The irony is that now it has got its debt level under control, DMGT could lead a consolidation of the regional press, but doesn't want to. Northcliffe, with its Midlands and southern England presence, is the prize that rival publishers Trinity Mirror and Johnston Press covet. Stripping out costs from a bigger business is a decent strategy while they try to fathom new digital revenue streams to replace classified advertising, but neither has the balance-sheet firepower to make it happen.

Injecting Northcliffe into Trinity to create a virtually nationwide local publisher was on the cards two years ago, but revisiting that tie-up is unlikely as Trinity's emerging phone-hacking scandal has the potential, in a worst-case scenario, to make it even more toxic than its pension deficit.

Cue Mr Montgomery. Forging a company that will pool Northcliffe with Iliffe News & Media, owner of the Cambridge News among other titles, creates a platform to buy up more regional assets.
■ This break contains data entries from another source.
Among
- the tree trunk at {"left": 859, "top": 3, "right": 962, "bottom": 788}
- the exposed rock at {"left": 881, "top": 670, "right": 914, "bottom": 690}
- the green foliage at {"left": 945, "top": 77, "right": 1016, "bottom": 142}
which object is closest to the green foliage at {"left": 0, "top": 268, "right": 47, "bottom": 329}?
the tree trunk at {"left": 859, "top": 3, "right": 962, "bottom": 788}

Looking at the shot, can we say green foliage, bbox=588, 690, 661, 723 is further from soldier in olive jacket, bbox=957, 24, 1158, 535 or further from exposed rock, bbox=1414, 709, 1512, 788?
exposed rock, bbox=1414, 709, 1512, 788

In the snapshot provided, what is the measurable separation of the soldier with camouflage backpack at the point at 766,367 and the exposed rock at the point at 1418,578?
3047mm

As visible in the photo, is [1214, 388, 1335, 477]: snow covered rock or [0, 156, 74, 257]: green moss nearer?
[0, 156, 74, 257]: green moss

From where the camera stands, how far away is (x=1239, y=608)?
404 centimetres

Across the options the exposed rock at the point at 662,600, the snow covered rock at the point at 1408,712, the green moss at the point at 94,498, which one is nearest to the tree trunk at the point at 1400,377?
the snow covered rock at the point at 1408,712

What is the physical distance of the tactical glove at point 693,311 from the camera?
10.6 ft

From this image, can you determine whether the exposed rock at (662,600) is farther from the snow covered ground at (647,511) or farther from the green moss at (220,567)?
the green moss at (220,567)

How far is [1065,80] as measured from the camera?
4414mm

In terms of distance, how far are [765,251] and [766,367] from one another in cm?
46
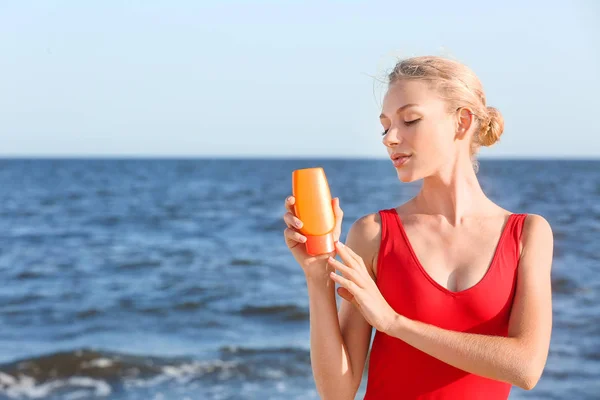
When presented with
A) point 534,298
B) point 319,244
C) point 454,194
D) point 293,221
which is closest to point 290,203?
point 293,221

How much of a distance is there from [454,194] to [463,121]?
25cm

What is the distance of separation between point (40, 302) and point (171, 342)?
10.9 feet

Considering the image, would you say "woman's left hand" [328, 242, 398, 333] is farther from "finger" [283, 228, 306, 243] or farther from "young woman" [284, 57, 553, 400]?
"finger" [283, 228, 306, 243]

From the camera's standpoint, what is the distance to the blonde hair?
245 cm

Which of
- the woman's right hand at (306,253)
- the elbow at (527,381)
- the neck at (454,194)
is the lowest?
the elbow at (527,381)

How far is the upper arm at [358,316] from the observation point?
8.22 ft

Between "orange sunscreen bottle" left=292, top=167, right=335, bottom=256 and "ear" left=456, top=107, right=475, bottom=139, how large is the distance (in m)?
0.51

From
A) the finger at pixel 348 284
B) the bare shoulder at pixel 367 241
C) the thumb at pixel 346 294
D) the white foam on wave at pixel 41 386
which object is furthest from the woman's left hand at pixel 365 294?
the white foam on wave at pixel 41 386

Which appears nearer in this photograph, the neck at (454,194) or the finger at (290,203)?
the finger at (290,203)

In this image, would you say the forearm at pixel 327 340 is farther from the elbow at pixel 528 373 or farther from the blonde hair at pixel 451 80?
the blonde hair at pixel 451 80

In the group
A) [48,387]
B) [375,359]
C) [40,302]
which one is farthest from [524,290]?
[40,302]

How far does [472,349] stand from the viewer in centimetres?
225

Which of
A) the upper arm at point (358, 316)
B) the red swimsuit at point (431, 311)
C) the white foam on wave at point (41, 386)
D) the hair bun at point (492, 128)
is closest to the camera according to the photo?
the red swimsuit at point (431, 311)

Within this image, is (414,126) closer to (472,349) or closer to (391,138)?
(391,138)
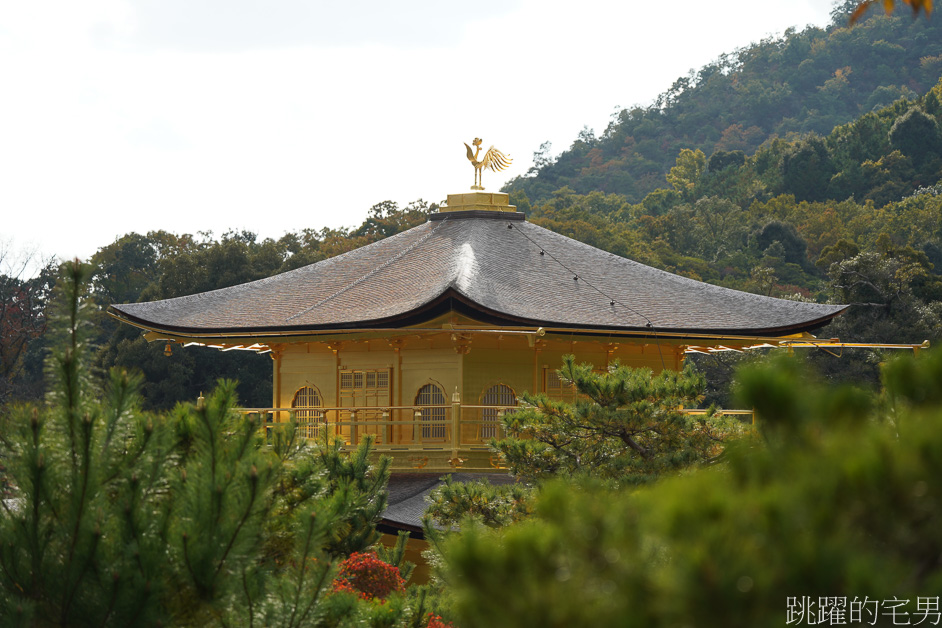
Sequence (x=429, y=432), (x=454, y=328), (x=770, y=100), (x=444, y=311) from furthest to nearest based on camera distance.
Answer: (x=770, y=100) → (x=429, y=432) → (x=454, y=328) → (x=444, y=311)

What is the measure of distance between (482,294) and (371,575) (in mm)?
6968

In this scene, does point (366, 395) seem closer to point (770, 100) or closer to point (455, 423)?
point (455, 423)

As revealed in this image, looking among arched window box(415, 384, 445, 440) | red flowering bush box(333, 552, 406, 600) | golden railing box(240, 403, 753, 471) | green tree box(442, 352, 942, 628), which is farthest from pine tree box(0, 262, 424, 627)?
arched window box(415, 384, 445, 440)

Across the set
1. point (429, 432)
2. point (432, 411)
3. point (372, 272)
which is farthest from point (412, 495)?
point (372, 272)

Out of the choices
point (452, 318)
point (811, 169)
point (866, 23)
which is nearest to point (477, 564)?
point (452, 318)

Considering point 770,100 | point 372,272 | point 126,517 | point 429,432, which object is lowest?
point 429,432

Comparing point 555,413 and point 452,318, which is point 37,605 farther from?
point 452,318

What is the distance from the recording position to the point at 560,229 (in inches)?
1957

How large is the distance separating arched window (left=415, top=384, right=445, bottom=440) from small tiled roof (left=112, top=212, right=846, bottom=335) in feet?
5.02

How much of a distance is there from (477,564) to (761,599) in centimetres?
66

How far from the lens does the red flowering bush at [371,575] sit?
1030cm

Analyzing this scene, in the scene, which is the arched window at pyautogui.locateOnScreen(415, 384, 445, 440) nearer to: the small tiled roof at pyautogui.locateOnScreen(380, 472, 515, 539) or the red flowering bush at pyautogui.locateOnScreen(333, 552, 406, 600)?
the small tiled roof at pyautogui.locateOnScreen(380, 472, 515, 539)

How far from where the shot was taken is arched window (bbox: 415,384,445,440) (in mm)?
17877

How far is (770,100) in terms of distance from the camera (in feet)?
348
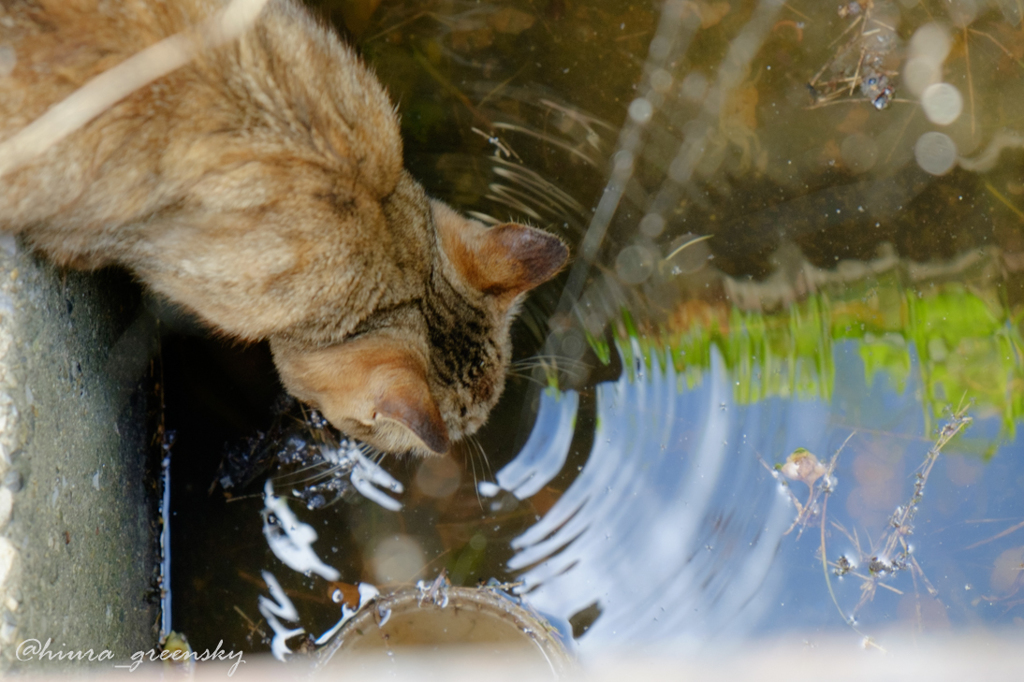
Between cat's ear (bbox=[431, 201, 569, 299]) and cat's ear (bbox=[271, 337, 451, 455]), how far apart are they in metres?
0.41

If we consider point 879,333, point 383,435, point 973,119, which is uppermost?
point 973,119

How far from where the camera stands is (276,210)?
6.65ft

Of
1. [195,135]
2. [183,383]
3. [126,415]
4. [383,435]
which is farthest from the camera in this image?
[183,383]

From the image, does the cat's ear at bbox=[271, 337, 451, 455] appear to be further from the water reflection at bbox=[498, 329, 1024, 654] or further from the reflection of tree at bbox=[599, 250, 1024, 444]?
the reflection of tree at bbox=[599, 250, 1024, 444]

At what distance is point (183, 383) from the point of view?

It is an industry that would benefit from being refashioned away from the glare of the public markets, just as commercial radio has been under Charles Allen and Ashley Tabor at Global Radio. And putting Mr Montgomery at the helm means the newspapers' paternalistic owners are sufficiently distanced, and can look the other way as he sharpens the axe.

However, for all his fearsome reputation, Mr Montgomery's recent record has been patchy, not least in keeping his backers sweet. He clung on to power at Mecom, his European newspaper empire, despite a boardroom walkout and investor revolt over the company's giant debt pile and share underperformance that eventually forced him to go. Another attempt at constructing a press group, begun with the Belfast News Letter and the Derry Journal, ended when his backer 3i changed its mind less than two years into the project. You can't fault the guy for his persistence.

Is Pearson's new chapter the right option?

Pearson and Bertelsmann make two far less unlikely bedfellows. After all, they've spliced assets together before. What is now RTL, Bertelsmann's biggest division, contains Pearson's old TV arm – maker of Baywatch in its day – which Dame Marjorie Scardino exited along the way to building the world's largest education company.

For clues to why Penguin and Random House are being combined now, readers need only turn to Portfolio Penguin, the publisher's business imprint. From there, you can pick up a copy of Killing Giants: 10 Strategies To Topple The Goliath In Your Industry by Stephen Denny. I wonder if there is a chapter on tackling Amazon and Apple, whose ebook devices are already shaking up what used to be a slow, steady industry?

The trouble is that Pearson has options, and by merging has chosen the one that won't yield an immediate return for investors. These are the same investors who suggested not so long ago that Dame Marjorie, who is stepping down at the end of this year, sell assets from Pearson's treasure chest to raise cash for new education and high-tech acquisitions instead of passing the bowl round for a rights issue.

The company isn't exactly short of money, but nor is it short of ambition. Earlier this month, it splashed $650m (£403m) on online firm EmbanetCompass – its largest purchase in five years. With new boss John Fallon eager to make his mark from January, and Rupert Murdoch seemingly a keen buyer of Penguin to bolster his own publishing efforts, shareholders could be forgiven for wishing that Pearson had circulated another Portfolio paperback with the board papers.

How about Built To Sell: Creating a Business That Can Thrive Without You by John Warrillo?